Terry shook his head. "I'd heard about and read some of the reports on Chintoka. My condolences on your losses, Lieutenant. You guys held your ground good though, that's for sure. Yeah, I flew in the battle to retake Deep Space Nine. But not one of the Peregrines. At the time, I was SFMC pilot. Flew Marine Typhoon class fighters. Lost a lot of good pilots...and friends that day. Filthy boneheads. Anyway, it was madness. Everywhere."

"Yes it was," Callam said. "So, I take it we might have some excitement on the schedule for tomorrow? I read the duty roster. Apparently my flight has the CAP and standby duty during Beta Shift. Not sure how that's going to play for tomorrow, though. Want to fill me in?"

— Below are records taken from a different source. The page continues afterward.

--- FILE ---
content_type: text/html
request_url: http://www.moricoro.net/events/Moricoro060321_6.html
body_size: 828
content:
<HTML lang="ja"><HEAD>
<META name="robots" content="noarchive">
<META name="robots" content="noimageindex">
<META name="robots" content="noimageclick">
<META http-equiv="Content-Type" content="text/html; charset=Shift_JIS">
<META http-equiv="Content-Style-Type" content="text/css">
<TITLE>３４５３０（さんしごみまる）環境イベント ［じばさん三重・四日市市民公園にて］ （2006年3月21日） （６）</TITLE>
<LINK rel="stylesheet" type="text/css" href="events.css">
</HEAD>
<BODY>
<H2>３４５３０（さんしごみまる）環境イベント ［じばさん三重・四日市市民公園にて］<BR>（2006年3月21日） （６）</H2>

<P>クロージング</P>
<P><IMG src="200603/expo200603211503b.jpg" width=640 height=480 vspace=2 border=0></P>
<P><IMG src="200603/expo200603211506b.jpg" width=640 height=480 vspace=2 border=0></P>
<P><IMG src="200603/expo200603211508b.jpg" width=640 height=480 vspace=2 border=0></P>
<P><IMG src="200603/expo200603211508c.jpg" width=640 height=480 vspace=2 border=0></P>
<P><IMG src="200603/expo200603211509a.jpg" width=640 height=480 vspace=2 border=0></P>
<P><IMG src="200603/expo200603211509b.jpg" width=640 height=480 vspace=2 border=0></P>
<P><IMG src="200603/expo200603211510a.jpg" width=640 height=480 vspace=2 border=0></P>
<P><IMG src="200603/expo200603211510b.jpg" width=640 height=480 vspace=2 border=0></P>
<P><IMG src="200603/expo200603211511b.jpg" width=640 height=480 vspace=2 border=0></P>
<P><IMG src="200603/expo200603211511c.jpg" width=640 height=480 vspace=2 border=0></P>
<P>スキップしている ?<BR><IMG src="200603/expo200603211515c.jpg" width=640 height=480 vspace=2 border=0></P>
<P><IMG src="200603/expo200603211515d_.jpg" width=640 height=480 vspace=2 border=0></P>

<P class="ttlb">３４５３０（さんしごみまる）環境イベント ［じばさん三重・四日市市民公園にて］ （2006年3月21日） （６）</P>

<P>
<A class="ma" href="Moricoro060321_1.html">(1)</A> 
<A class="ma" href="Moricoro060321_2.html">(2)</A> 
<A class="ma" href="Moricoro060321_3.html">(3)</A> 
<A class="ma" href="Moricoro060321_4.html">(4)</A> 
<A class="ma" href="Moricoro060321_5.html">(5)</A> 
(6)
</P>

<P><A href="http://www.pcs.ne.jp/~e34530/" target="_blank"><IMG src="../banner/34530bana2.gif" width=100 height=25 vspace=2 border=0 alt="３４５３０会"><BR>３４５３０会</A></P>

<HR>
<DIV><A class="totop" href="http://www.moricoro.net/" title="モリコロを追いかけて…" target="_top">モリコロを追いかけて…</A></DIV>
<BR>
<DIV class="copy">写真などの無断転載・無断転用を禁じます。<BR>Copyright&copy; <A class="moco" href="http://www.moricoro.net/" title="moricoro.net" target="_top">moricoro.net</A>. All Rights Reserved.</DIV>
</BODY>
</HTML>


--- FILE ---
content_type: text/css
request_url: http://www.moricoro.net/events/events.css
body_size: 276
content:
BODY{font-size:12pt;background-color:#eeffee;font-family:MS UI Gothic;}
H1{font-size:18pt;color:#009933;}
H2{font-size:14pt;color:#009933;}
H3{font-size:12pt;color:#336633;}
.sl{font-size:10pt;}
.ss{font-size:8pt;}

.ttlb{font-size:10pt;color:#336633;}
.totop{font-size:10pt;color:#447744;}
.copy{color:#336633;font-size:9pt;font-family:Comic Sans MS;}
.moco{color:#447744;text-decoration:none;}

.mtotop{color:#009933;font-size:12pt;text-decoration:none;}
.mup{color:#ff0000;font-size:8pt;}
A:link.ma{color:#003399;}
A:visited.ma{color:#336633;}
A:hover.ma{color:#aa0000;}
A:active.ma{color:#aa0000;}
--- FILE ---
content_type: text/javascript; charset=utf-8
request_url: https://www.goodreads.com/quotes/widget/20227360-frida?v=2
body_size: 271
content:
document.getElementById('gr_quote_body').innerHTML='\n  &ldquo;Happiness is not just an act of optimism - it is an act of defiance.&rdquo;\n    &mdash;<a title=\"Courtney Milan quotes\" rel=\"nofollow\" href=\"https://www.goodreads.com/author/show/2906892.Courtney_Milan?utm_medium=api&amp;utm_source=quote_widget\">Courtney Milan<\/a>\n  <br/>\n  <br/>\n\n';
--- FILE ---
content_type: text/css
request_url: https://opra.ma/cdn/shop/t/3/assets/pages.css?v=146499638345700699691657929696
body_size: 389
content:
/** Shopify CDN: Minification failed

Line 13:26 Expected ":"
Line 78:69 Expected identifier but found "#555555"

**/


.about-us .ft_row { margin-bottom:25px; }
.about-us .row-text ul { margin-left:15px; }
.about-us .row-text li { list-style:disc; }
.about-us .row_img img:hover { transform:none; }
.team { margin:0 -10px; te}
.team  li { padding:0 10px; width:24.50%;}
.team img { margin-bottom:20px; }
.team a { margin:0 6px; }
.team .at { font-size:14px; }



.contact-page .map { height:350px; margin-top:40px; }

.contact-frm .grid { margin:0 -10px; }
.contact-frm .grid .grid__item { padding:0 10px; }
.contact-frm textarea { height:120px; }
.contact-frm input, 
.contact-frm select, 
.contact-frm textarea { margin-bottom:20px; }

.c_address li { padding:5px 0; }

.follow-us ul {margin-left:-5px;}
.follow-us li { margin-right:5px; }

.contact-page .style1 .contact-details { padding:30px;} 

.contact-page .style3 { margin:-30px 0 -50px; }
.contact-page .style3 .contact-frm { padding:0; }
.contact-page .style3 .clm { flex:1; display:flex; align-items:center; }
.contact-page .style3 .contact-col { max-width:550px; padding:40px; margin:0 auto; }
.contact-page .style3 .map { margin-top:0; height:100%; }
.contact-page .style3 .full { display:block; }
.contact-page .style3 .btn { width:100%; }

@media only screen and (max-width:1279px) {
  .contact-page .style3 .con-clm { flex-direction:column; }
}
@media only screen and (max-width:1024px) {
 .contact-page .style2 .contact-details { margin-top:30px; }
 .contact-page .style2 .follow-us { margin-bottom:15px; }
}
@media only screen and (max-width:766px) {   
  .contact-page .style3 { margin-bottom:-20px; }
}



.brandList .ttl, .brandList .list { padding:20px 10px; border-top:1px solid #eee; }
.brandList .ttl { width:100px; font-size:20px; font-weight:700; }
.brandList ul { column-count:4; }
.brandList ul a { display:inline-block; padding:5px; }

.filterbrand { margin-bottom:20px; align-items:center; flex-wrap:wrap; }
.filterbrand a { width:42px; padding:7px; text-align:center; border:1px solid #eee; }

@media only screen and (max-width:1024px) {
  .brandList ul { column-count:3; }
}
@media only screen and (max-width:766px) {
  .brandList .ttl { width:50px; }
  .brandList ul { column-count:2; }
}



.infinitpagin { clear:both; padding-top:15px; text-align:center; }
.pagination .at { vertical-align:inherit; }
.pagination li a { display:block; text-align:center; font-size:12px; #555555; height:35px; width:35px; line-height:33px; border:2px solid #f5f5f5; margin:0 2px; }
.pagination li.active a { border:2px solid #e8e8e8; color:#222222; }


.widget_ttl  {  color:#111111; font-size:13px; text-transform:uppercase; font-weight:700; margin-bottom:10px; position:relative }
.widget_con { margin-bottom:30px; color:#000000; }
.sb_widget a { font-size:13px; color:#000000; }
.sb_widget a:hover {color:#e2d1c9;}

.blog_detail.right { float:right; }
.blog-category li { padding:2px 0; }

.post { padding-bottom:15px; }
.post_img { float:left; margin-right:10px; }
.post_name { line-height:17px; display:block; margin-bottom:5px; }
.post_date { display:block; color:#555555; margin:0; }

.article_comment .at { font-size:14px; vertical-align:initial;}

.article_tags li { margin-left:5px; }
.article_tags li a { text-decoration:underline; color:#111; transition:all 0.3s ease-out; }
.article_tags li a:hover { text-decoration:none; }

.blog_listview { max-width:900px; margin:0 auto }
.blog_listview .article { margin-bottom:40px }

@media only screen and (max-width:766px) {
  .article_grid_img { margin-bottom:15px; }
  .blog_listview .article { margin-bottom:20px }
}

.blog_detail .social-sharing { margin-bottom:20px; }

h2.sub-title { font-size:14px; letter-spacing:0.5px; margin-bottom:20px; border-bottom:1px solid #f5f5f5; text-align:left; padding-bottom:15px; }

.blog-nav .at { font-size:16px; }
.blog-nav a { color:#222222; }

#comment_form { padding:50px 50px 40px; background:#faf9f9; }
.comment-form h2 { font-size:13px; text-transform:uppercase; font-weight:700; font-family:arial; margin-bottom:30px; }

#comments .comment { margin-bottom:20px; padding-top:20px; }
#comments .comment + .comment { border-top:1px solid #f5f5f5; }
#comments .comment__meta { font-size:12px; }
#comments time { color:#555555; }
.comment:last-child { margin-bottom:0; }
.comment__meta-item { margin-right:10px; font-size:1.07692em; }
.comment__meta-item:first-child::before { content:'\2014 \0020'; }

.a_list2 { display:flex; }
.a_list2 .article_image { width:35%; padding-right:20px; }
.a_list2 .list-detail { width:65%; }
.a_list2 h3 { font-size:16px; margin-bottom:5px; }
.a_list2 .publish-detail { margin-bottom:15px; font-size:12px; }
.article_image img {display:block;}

Terry remembered how that had all panned out according to the normal duty roster and the things that they were about to head into. "That is a possibility, but we hope not," he said. "As for you filling in, that would be good. Thanks. I'll leave the working out of it up to you. You know, how to divide the Flight for CAP, who to leave on standby, all of that. It'll give you a chance to get to know the pilots."

"Excellent," Callam said. "Well, I'm glad we found somewhere to meet in the middle, sir. If, uhm, it's okay with you, could we end here? I kind of have plans this evening."

"I'm glad for that too, Lieutenant," replied Terry. "Middle ground is good." He had to grin at the Lieutenant's last statement. "Plans is it? Well, far be it from me to stand in the way of a man's plans for the evening." He stood. "Welcome to the Black Knights, Lieutenant Jaxer. And enjoy your evening. Dismissed."

"Thank you, sir," Callam responded. "I'll do that."

Terry watched the Lieutenant leave and then stood. He grabbed his uniform vest and put it on, leaving it unzipped. "Day is done," he said, and headed out of the office.